● The exercise
Pick out each line of the records that contains the word "rail", and copy those lines.

● Task inputs
• • • • • • •
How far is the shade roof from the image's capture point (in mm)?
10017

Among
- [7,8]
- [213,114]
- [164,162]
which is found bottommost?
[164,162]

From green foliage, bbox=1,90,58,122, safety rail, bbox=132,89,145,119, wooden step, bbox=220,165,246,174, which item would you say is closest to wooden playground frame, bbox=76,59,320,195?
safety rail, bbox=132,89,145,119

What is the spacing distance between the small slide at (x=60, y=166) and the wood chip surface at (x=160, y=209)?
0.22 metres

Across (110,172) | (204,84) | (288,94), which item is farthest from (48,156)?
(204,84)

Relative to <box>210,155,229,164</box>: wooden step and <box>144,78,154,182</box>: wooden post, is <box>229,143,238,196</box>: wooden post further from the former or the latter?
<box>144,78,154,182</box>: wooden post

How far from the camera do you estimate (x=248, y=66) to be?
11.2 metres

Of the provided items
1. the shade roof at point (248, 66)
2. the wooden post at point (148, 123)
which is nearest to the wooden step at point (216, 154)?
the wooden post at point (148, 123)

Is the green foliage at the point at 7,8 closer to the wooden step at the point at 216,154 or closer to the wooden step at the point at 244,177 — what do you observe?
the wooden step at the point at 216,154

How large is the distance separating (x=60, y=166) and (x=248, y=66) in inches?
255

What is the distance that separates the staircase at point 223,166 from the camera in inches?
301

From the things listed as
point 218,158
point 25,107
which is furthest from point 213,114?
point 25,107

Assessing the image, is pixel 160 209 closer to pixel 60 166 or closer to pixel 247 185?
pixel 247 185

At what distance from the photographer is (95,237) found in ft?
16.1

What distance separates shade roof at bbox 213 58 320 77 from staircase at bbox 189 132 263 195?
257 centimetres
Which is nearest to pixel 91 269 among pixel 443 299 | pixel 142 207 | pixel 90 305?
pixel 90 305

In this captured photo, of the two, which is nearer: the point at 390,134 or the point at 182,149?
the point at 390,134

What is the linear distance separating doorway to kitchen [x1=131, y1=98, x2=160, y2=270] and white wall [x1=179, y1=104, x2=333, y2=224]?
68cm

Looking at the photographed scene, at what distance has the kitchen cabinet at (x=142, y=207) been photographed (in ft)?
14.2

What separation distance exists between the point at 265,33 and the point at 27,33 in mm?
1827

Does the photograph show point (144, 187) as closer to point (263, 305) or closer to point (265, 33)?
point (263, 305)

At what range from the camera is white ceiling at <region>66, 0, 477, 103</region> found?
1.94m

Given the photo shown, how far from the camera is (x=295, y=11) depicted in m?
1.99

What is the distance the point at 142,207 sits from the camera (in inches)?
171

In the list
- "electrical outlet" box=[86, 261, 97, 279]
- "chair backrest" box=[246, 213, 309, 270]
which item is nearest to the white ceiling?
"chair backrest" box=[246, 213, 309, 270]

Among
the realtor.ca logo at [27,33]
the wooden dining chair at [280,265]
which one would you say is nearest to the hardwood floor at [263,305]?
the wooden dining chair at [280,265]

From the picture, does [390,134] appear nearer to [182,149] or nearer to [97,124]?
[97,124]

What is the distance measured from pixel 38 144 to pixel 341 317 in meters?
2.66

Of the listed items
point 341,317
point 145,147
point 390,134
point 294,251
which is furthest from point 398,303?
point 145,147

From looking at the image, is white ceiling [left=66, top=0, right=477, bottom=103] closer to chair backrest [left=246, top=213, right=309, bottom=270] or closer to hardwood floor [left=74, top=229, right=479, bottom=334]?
• • • • • • •
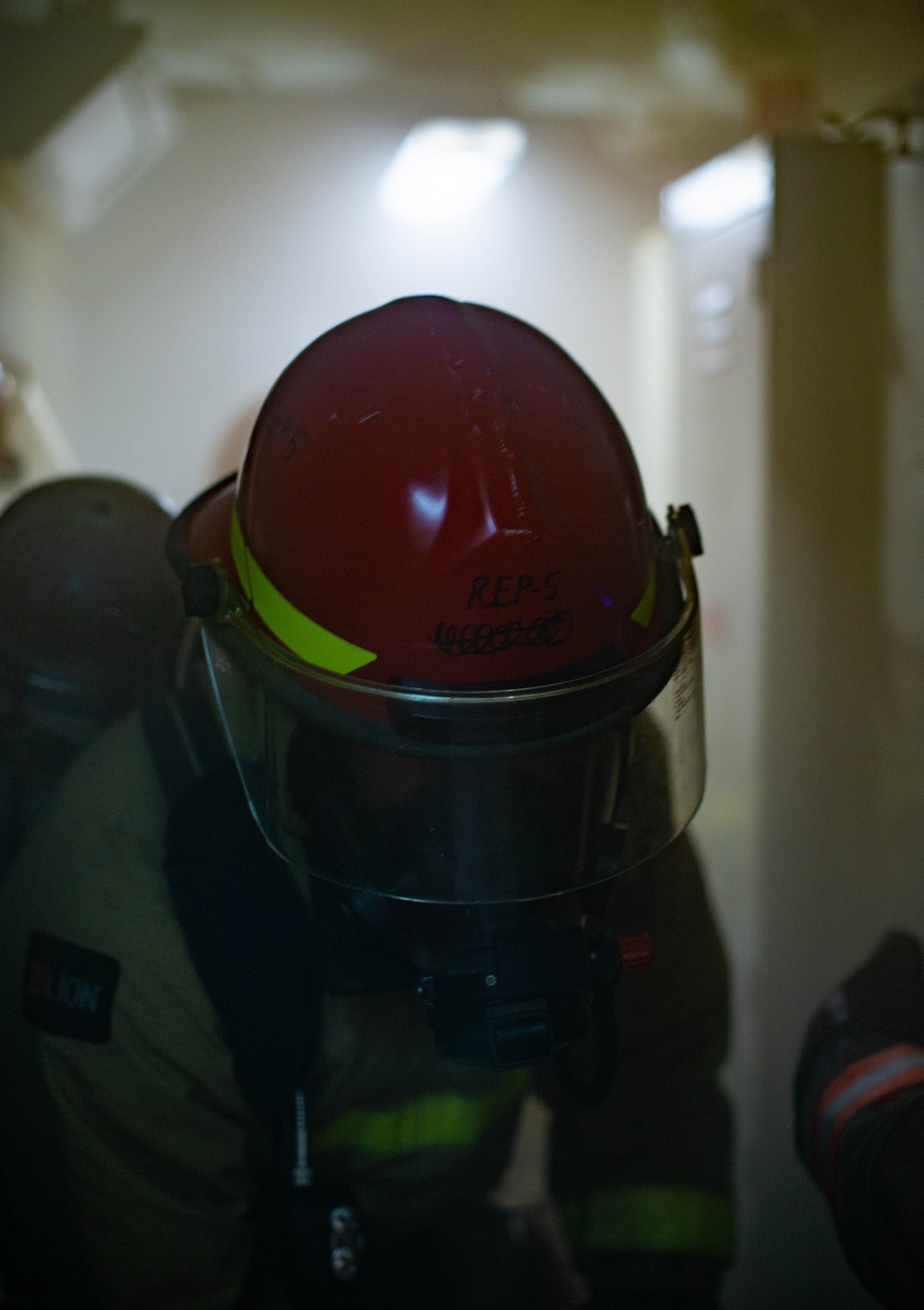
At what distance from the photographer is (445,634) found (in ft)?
• • • • • • •
● Response
From green foliage, bbox=1,90,58,122, safety rail, bbox=132,89,145,119, wooden step, bbox=220,165,246,174, which item would you say is closest to wooden playground frame, bbox=76,59,320,195?
safety rail, bbox=132,89,145,119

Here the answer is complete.